Nao sursaute si violemment que sa chaise grince contre le parquet. Je me redresse trop vite, le souffle haché, comme si quelqu’un venait de me tirer brusquement de mon rêve. Le son se répercute dans les murs. Tourne. S’accroche. Déchire. Je sens la décharge électrique courir le long de mes bras, me glacer jusqu’aux os.
Ils savent.
Ils savent que nous sommes là.
Ils arrivent.
Je reste figée, les doigts crispés sur le drap du matelas, incapable de respirer correctement. Mon cœur cogne sous ma peau. Brutal, désordonné, comme s’il cherchait une sortie, une échappatoire. Ronan se tourne vers moi, pâle, déjà prêt à réagir. Mais le monde est trop bruyant, trop rapide.
Puis la porte de la chambre claque.
Suwan apparait. Il ne court pas. Ne panique pas. Il traverse simplement le cadre de la porte avec cette froideur presque inhumaine, comme si le chaos autour de nous n’existait qu’à moitié.
Curtis le suit, le visage fermé, tordu de concentration. Je vois à ses traits qu’il cherche encore des futurs possibles, qu’il tente d’en sauver un. Juste un seul, où tout ne s’écroule pas.
Suwan ne hausse pas la voix. Il n’en a pas besoin. Sa parole coupe l’air.
- Ronan, Nao, vous partez. Maintenant. Attendez-nous dans l’enceinte de l’Arène, cachés. Ne bougez sous aucun prétexte.
Calme. Tranchant. Irréel face au vacarme de l’alarme.
Ronan acquiesce d’un mouvement sec, mais avant de partir, sa main cherche la mienne. Ses doigts s’enroulent autour de mon poignet, le serrent comme si tout pouvait tenir dans ce contact. Je serre en retour. Trop fort. Et ce simple geste retient le monde qui s’effondre autour de moi.

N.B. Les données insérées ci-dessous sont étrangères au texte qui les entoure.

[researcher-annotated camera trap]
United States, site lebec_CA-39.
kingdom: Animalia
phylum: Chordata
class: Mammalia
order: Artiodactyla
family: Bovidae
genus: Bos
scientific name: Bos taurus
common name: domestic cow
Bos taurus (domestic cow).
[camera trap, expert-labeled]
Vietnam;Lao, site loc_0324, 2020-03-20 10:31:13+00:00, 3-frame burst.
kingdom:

Nao rassemble ses affaires à toute vitesse. Je vois ses mains trembler. Et l’ombre que Suwan tente d’effacer de son regard.
La peur.
Il étudie la pièce comme un général avant une bataille. Curtis murmure quelque chose à son oreille. Un avertissement. Une dernière vision. Fil ténu parmi des millions de possibles. Suwan pose une main lourde sur son épaule, comme pour le ramener dans le présent, puis se tourne vers moi.
- Alexia.
Il ne dit pas « n’aie pas peur ». Il ne dit jamais ça.
- Tu restes près de moi. Quoi qu’il arrive.

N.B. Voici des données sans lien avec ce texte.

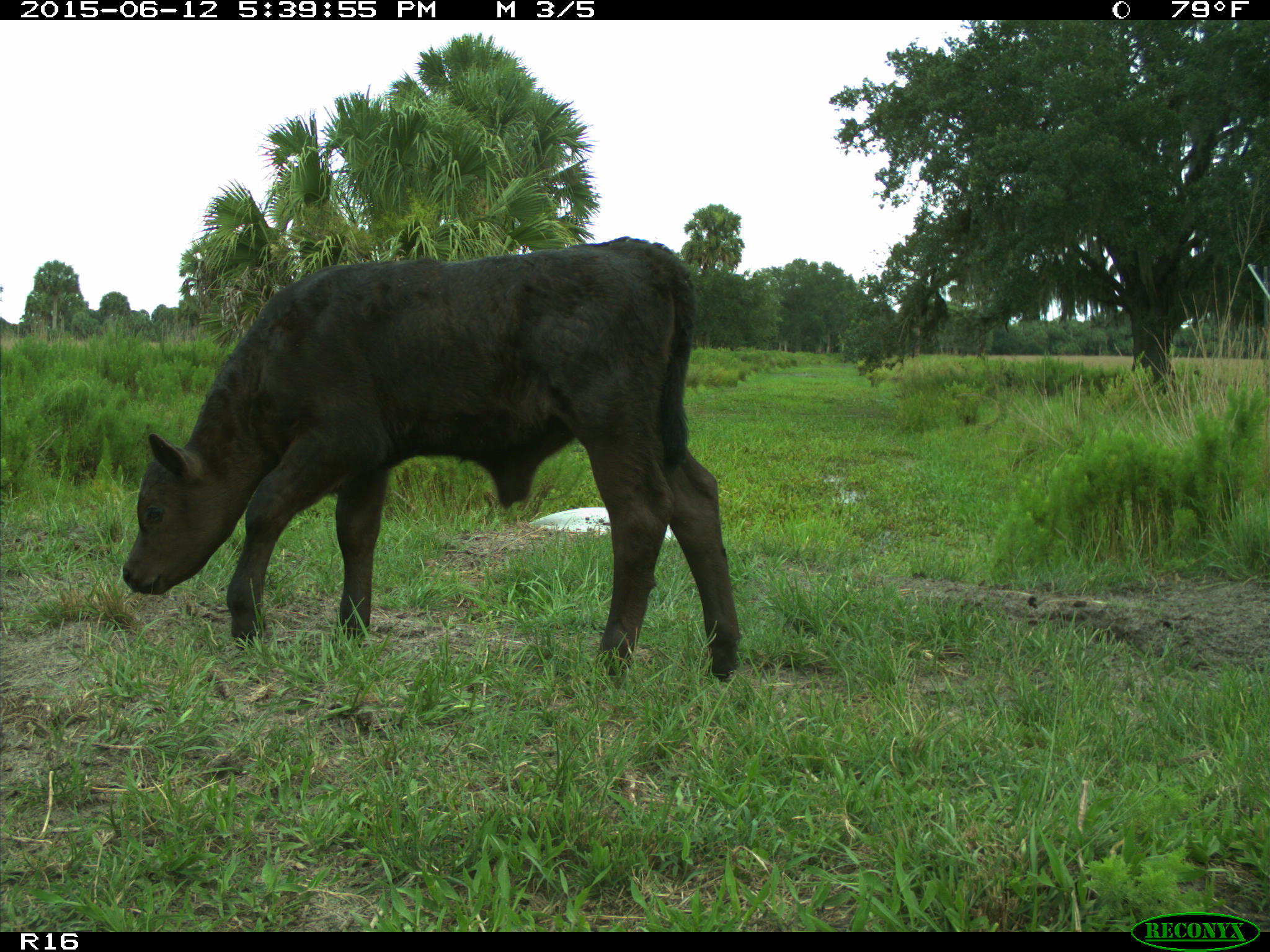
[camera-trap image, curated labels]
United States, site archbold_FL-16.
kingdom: Animalia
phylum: Chordata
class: Mammalia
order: Artiodactyla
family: Bovidae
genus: Bos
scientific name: Bos taurus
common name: domestic cow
Bos taurus (domestic cow).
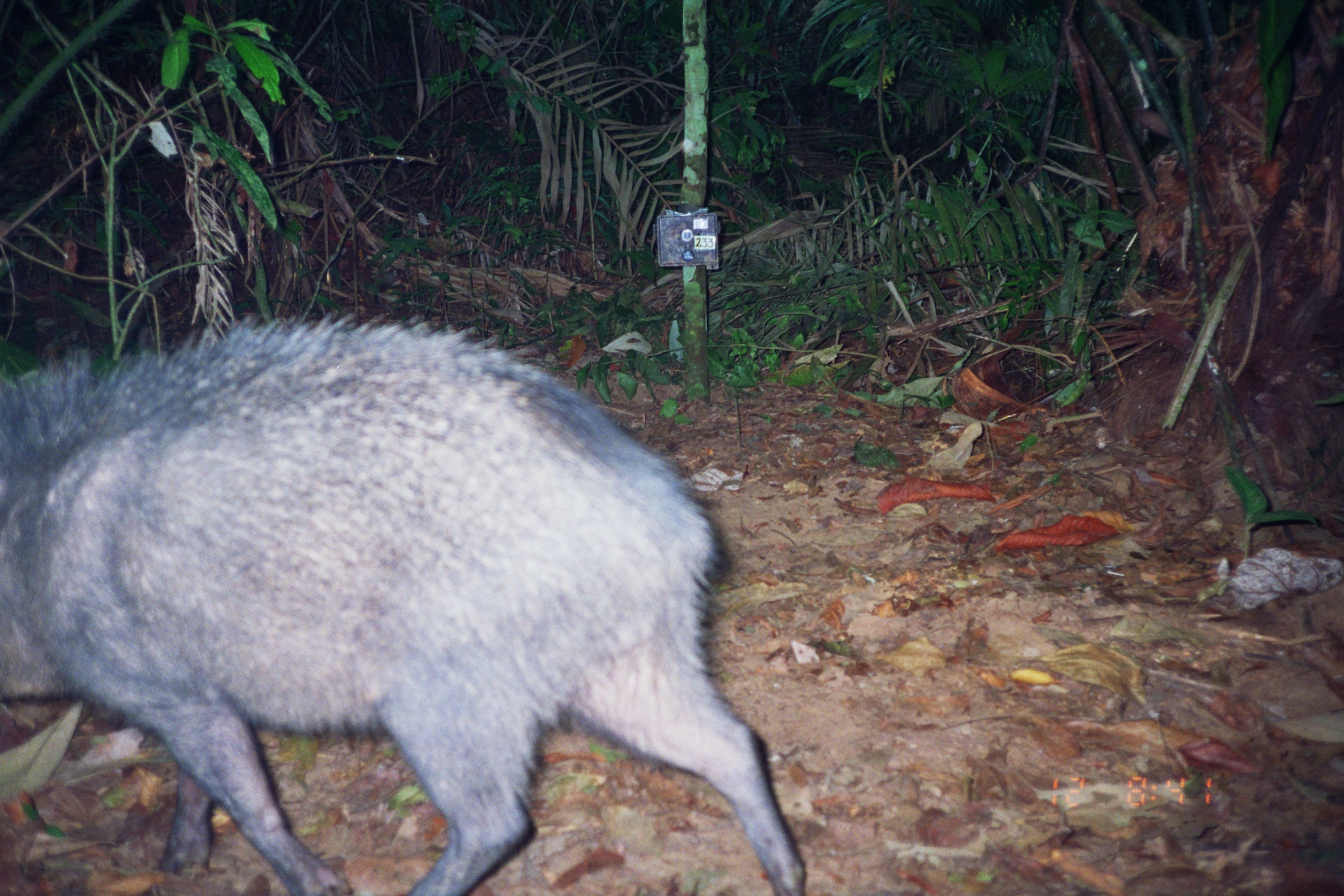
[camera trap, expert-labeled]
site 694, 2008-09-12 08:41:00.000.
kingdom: Animalia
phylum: Chordata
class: Mammalia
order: Artiodactyla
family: Tayassuidae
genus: Pecari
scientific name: Pecari tajacu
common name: collared peccary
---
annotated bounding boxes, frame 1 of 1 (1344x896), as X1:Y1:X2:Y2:
pecari tajacu: 0:310:804:894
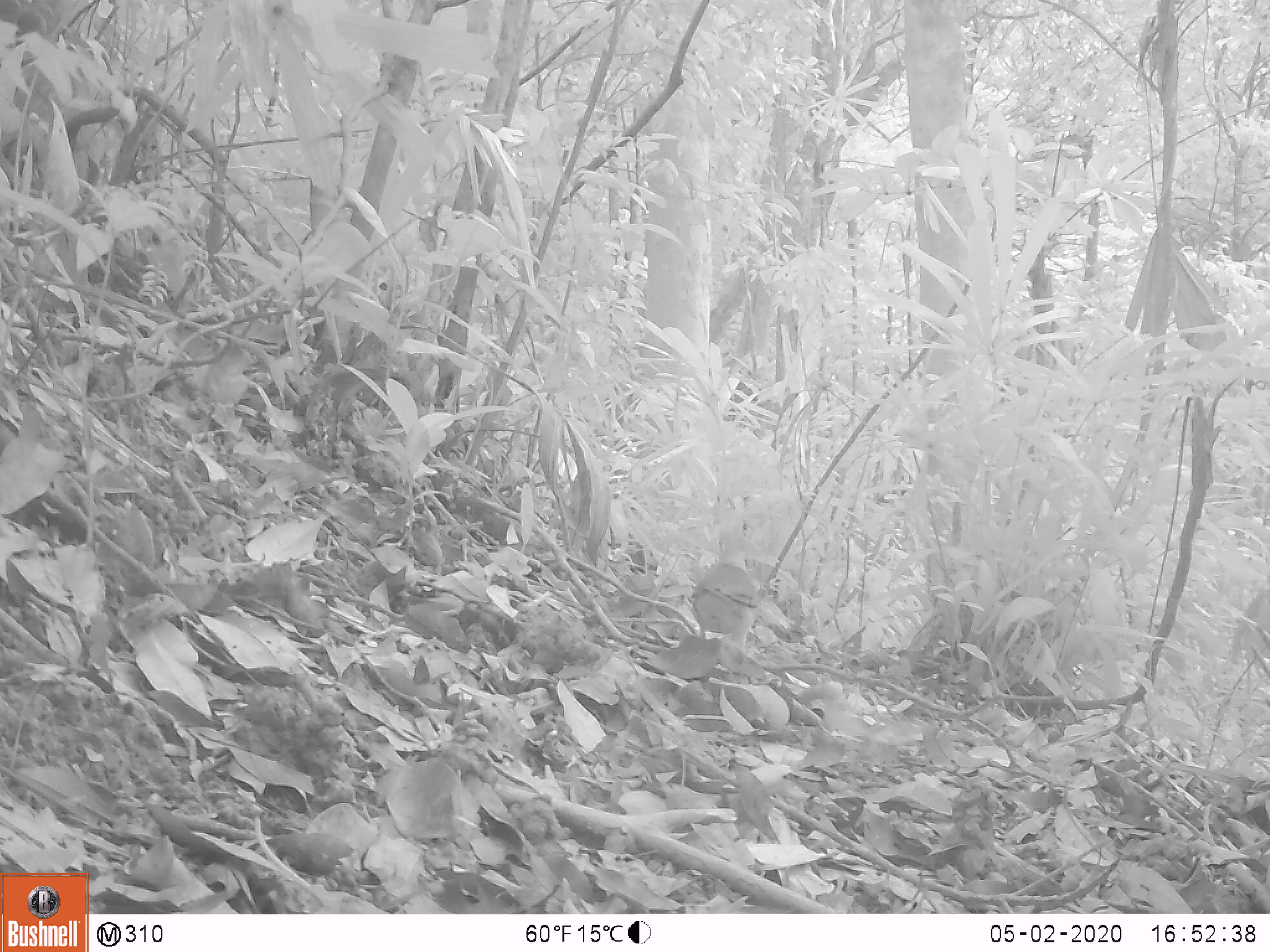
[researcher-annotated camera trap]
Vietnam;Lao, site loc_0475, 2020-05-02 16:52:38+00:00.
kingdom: Animalia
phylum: Chordata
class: Aves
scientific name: Aves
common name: bird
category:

Je hoche la tête. Je ne suis pas prête. Pas du tout. Mais je ferais tout pour sauver Samuel. Même si mes jambes tremblent. Même si mon cœur me hurle de courir dans la direction opposée.
Ronan resserre ma main encore une fois, comme un dernier ancrage. Je sens son pouce glisser contre ma peau. Un geste tremblé, presque un adieu. Son regard s’accroche au mien. Il veut être fort. Mais la panique passe dans ses yeux comme une ombre.

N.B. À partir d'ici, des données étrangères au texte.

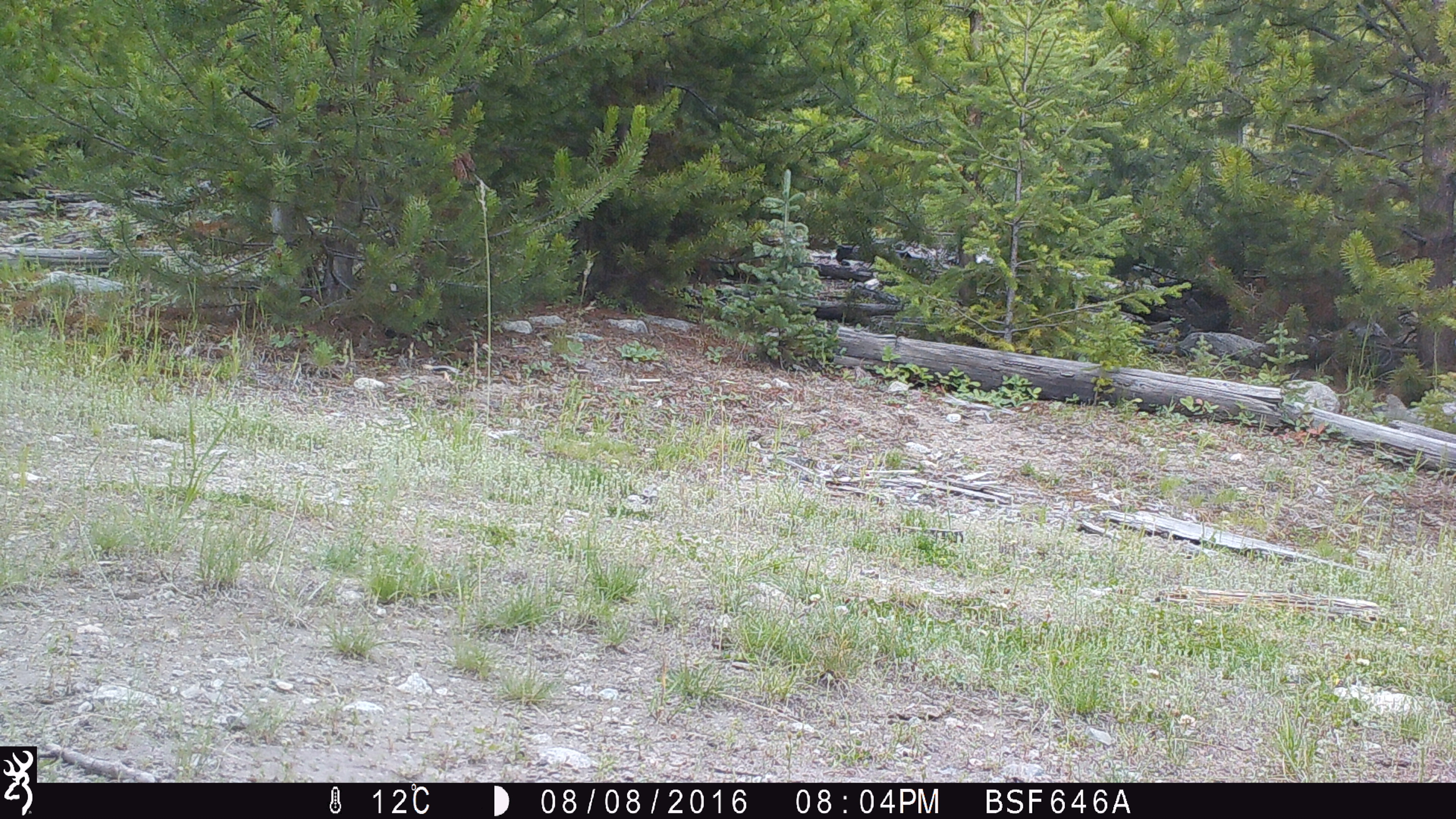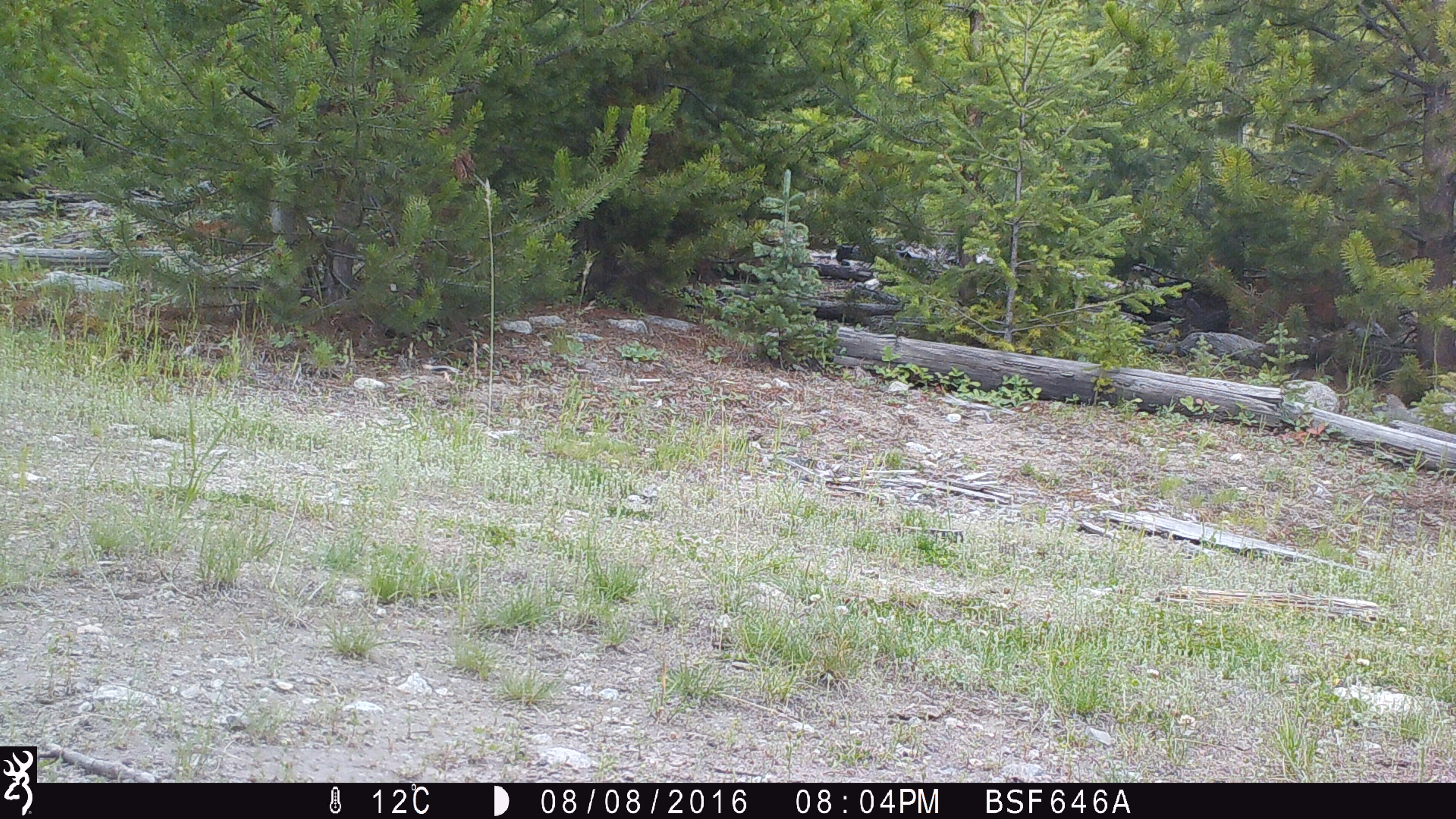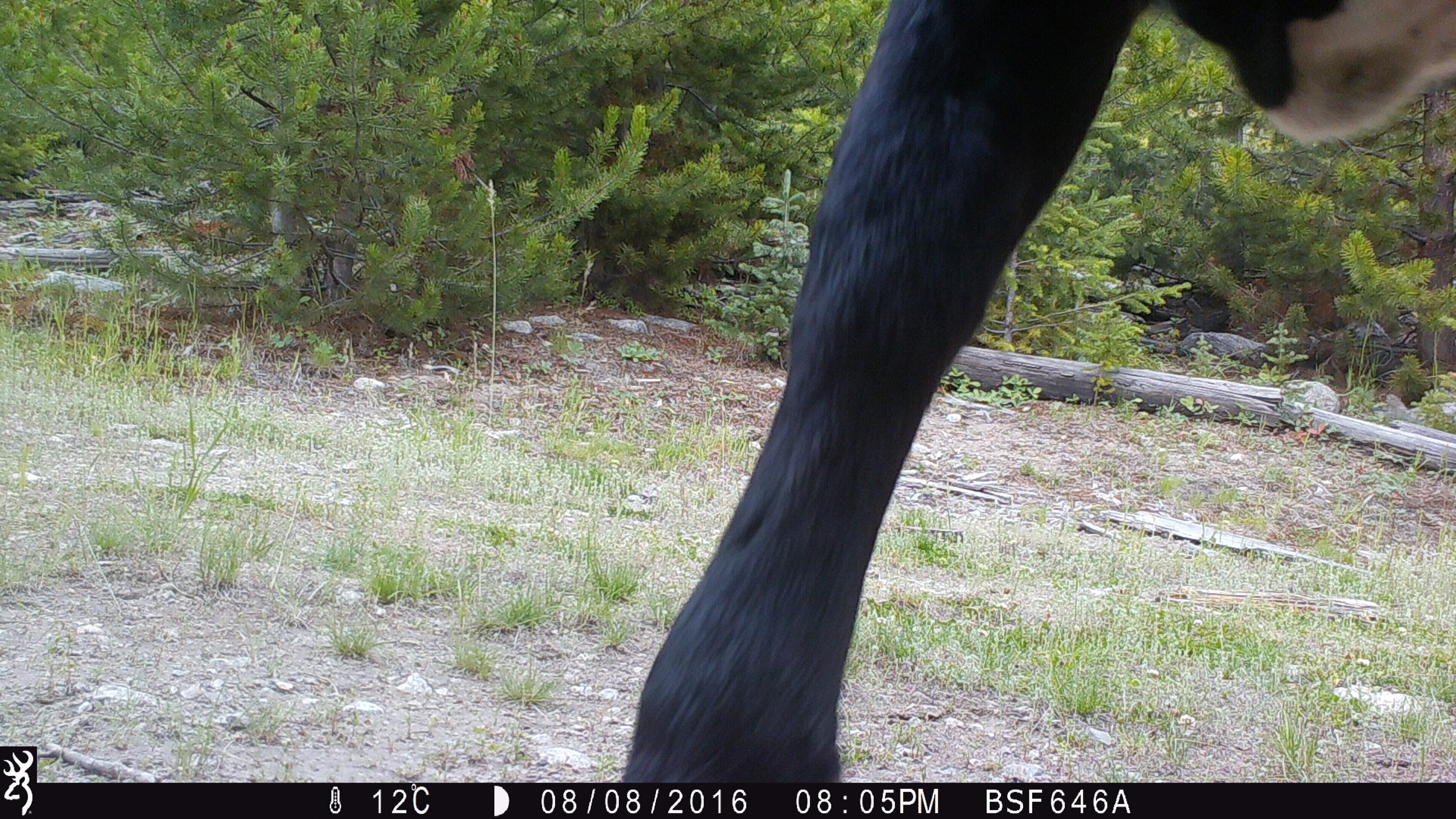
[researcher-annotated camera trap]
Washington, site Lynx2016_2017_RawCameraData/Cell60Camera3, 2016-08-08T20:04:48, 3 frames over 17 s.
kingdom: Animalia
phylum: Chordata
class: Mammalia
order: Artiodactyla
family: Bovidae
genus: Bos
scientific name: Bos taurus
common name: domestic cattle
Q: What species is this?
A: Domestic cattle (Bos taurus).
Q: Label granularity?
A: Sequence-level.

- Tu vas y arriver, murmure-t-il la voix rauque, presque brisée. Fait juste attention… s’il te plait.
Sa main m’échappe et Ronan s’éloigne.
Je pourrais répondre quelque chose de brave, de courageux, mais la vérité s’enroule autour de ma gorge. J’ai peur qu’on me tue. J’ai peur qu’il me perde comme il a perdu son frère. J’ai peur de perdre Samuel. De perde mes amis. De tout perdre.
Alors je le rattrape, capture son visage entre mes mains, et je l’embrasse. De toute mes forces. Avec tout ce que je ressens. La peur, l’angoisse… mais surtout l’espoir. Sa main remonte contre ma joue avant qu’il ne se recule, trop vite, presque honteux d’avoir cédé devant Suwan. Mais dans son regard, je ne vois qu’une passion brûlante.
Quand il me lâche pour de bon, j’ai l’impression que tout en moi se déchire.
Suwan s’avance, pose la paume sur la poignée de la porte. Et quand il ouvre enfin, un souffle glacé envahit la pièce. Puis… le silence.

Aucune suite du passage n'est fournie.